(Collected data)

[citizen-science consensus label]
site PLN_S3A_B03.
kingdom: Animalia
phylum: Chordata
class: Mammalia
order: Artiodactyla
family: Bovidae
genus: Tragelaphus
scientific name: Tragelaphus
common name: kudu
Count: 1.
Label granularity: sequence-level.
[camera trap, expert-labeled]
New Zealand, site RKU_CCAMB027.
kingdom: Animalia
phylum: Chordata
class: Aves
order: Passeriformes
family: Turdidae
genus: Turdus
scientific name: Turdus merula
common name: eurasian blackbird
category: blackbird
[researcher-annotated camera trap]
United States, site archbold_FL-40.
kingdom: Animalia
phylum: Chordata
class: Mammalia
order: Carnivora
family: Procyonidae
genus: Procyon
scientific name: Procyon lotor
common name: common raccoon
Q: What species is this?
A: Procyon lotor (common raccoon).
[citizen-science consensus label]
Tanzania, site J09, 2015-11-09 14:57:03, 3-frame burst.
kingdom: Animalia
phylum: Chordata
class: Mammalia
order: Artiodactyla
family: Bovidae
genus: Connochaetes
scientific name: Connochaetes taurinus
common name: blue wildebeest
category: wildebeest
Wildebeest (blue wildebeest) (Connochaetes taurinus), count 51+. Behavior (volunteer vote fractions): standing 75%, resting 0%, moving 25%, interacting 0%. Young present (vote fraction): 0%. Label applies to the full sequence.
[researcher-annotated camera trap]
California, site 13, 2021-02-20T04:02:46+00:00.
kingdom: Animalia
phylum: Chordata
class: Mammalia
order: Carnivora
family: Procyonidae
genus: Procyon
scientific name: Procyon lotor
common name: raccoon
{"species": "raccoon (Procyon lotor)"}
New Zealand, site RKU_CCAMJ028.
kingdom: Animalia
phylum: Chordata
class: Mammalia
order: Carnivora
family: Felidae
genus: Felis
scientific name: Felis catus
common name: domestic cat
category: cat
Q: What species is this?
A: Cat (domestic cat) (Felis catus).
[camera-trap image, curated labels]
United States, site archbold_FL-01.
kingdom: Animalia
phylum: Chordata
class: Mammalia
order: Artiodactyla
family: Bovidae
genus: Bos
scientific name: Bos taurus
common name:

= EXERCISE DIRECTIONS =
Having read the records above, print them out again exactly.

= EXPECTED ANSWER =
[citizen-science consensus label]
site PLN_S3A_B03.
kingdom: Animalia
phylum: Chordata
class: Mammalia
order: Artiodactyla
family: Bovidae
genus: Tragelaphus
scientific name: Tragelaphus
common name: kudu
Count: 1.
Label granularity: sequence-level.
[camera trap, expert-labeled]
New Zealand, site RKU_CCAMB027.
kingdom: Animalia
phylum: Chordata
class: Aves
order: Passeriformes
family: Turdidae
genus: Turdus
scientific name: Turdus merula
common name: eurasian blackbird
category: blackbird
[researcher-annotated camera trap]
United States, site archbold_FL-40.
kingdom: Animalia
phylum: Chordata
class: Mammalia
order: Carnivora
family: Procyonidae
genus: Procyon
scientific name: Procyon lotor
common name: common raccoon
Q: What species is this?
A: Procyon lotor (common raccoon).
[citizen-science consensus label]
Tanzania, site J09, 2015-11-09 14:57:03, 3-frame burst.
kingdom: Animalia
phylum: Chordata
class: Mammalia
order: Artiodactyla
family: Bovidae
genus: Connochaetes
scientific name: Connochaetes taurinus
common name: blue wildebeest
category: wildebeest
Wildebeest (blue wildebeest) (Connochaetes taurinus), count 51+. Behavior (volunteer vote fractions): standing 75%, resting 0%, moving 25%, interacting 0%. Young present (vote fraction): 0%. Label applies to the full sequence.
[researcher-annotated camera trap]
California, site 13, 2021-02-20T04:02:46+00:00.
kingdom: Animalia
phylum: Chordata
class: Mammalia
order: Carnivora
family: Procyonidae
genus: Procyon
scientific name: Procyon lotor
common name: raccoon
{"species": "raccoon (Procyon lotor)"}
New Zealand, site RKU_CCAMJ028.
kingdom: Animalia
phylum: Chordata
class: Mammalia
order: Carnivora
family: Felidae
genus: Felis
scientific name: Felis catus
common name: domestic cat
category: cat
Q: What species is this?
A: Cat (domestic cat) (Felis catus).
[camera-trap image, curated labels]
United States, site archbold_FL-01.
kingdom: Animalia
phylum: Chordata
class: Mammalia
order: Artiodactyla
family: Bovidae
genus: Bos
scientific name: Bos taurus
common name:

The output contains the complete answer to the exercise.